When Three-And-D perimeter threat DeMarre Carroll cashed the contributions he made toward Atlanta’s fantastic season in for a four-year, $60 million contract with the Toronto Raptors, it opened a spot in the Hawks’ starting lineup. In what can only be retroactively inferred as a sign of boss-like confidence, newly minted President of Basketball Operations Mike Budenholzer didn’t even bother going out and replacing their departed star with another. He had one all along.
Through 33 games (and 26 starts) with Atlanta this season, Bazemore has done a fine job showing that he’s a better player than he was in 2013-14. The numbers – 28 minutes and 13 points per game – are eerily identical to those he put up that fateful half-year in Los Angeles, but he’s doing so with a 25% higher PER. His increased production isn’t an illusion of numbers either, even Hawks bloggers like John Buhler of ATL All Day have begun to recognize Bazemore as a legitimate asset. Buhler even going so far as to rank him as the third most valuable player on Atlanta’s roster.
Bazemore has scored over 20 points six times this season but never in consecutive games. The first time that he did so was on Nov. 1 and the most recent just last week. On top of that, he’s poured in double-digits in 11 other contests. As if on queue, Bazemore has stepped up as a reliable scoring option, permanently ready and waiting to be activated as a focal scoring option if and when his team needs him. He’s shot a career high .426 from beyond the arc this season (which has caught the attention of Peachtree Hoops’ Kris Willis – see below) and has already pumped out a higher number of win shares this year than the rest of his brief career combined.
Kent Bazemore’s shot chart this season. Has anyone improved more as a three-point shooter? pic.twitter.com/atMLxC9Y3c
— Kris Willis (@Kris_Willis) January 8, 2016
The Hawks are a well-oiled machine quickly becoming an inspiration in the East, so credit Budenholzer and the executive staff with establishing the self-sustaining organizational structure, but don’t let the plug-and-play nature of their system diminish what it is that Bazemore is doing in his age-26 season. His spot among the collective’s conscious is growing too.

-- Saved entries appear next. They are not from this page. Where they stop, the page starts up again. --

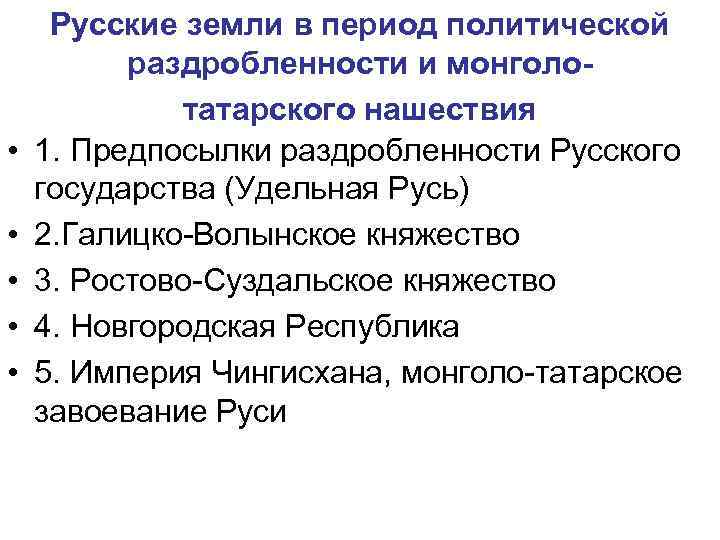 Русские земли в период политической раздробленности и монголо-татарского нашествия

• 1. Предпосылки раздробленности Русского государства (Удельная Русь)
• 2.Галицко-Волынское княжество
• 3. Ростово-Суздальское княжество
• 4. Новгородская Республика
• 5. Империя Чингисхана, монголо-татарское завоевание Руси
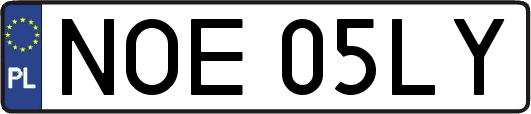 PL
NOE 05LY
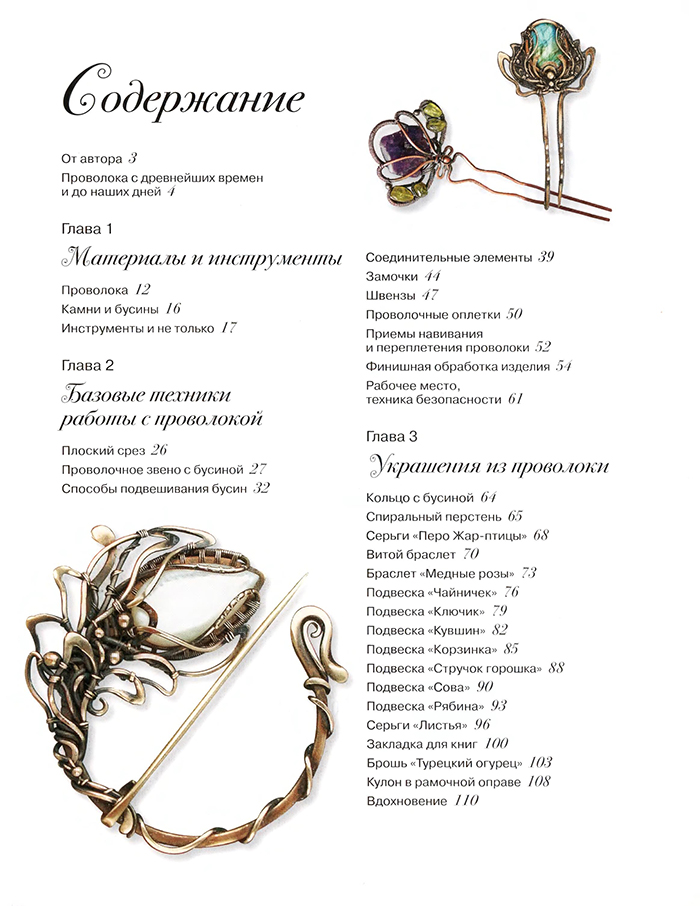 Содержание

От автора 3

Проволока с древнейших времен и до наших дней 4

Глава 1

Материалы и инструменты

Проволока 12

Камни и бусины 16

Инструменты и не только 17

Глава 2

Базовые техники работы с проволокой

Плоский срез 26

Проволочное звено с бусиной 27

Способы подвешивания бусин 32

Соединительные элементы 39

Замочки 44

Швензы 47

Проволочные оплетки 50

Приемы навивания и переплетения проволоки 52

Финишная обработка изделия 54

Рабочее место, техника безопасности 61

Глава 3

Украшения из проволоки

Кольцо с бусиной 64

Спиральный перстень 65

Серьги «Перо Жар-птицы» 68

Витой браслет 70

Браслет «Медные розы» 73

Подвеска «Чайничек» 76

Подвеска «Ключик» 79

Подвеска «Кувшин» 82

Подвеска «Корзинка» 85

Подвеска «Стручок горошка» 88

Подвеска «Сова» 90

Подвеска «Рябина» 93

Серьги «Листья» 96

Закладка для книг 100

Брошь «Турецкий огурец» 103

Кулон в рамочной оправе 108

Вдохновение 110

When the 2015-16 campaign broke in late October, Bazemore was owned in 25% of Sports.ws fantasy basketball leagues – yesterday that figure was all the way up to 72%.

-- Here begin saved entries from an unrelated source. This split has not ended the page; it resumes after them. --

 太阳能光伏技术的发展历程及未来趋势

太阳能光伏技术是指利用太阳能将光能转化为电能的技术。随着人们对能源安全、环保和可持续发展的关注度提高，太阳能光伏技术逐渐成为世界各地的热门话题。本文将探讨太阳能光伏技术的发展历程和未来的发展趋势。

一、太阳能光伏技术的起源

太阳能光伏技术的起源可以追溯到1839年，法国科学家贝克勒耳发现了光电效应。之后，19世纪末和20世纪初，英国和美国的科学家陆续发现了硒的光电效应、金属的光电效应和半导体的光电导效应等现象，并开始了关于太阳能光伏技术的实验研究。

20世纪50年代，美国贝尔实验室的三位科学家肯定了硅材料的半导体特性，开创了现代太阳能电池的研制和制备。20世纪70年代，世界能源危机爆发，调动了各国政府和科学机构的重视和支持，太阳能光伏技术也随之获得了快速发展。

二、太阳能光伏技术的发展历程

Not only has Bazemore boosted his career stock as Atlanta’s go-to small forward while improving both his “Three” and his “D”, he’s made a habit of squeezing juicy stat lines out of every single opportunity that he comes across.
As for these opportunities, while it may have taken him a few years to find and secure the truly meaningful ones, we don’t see them going anywhere any time soon.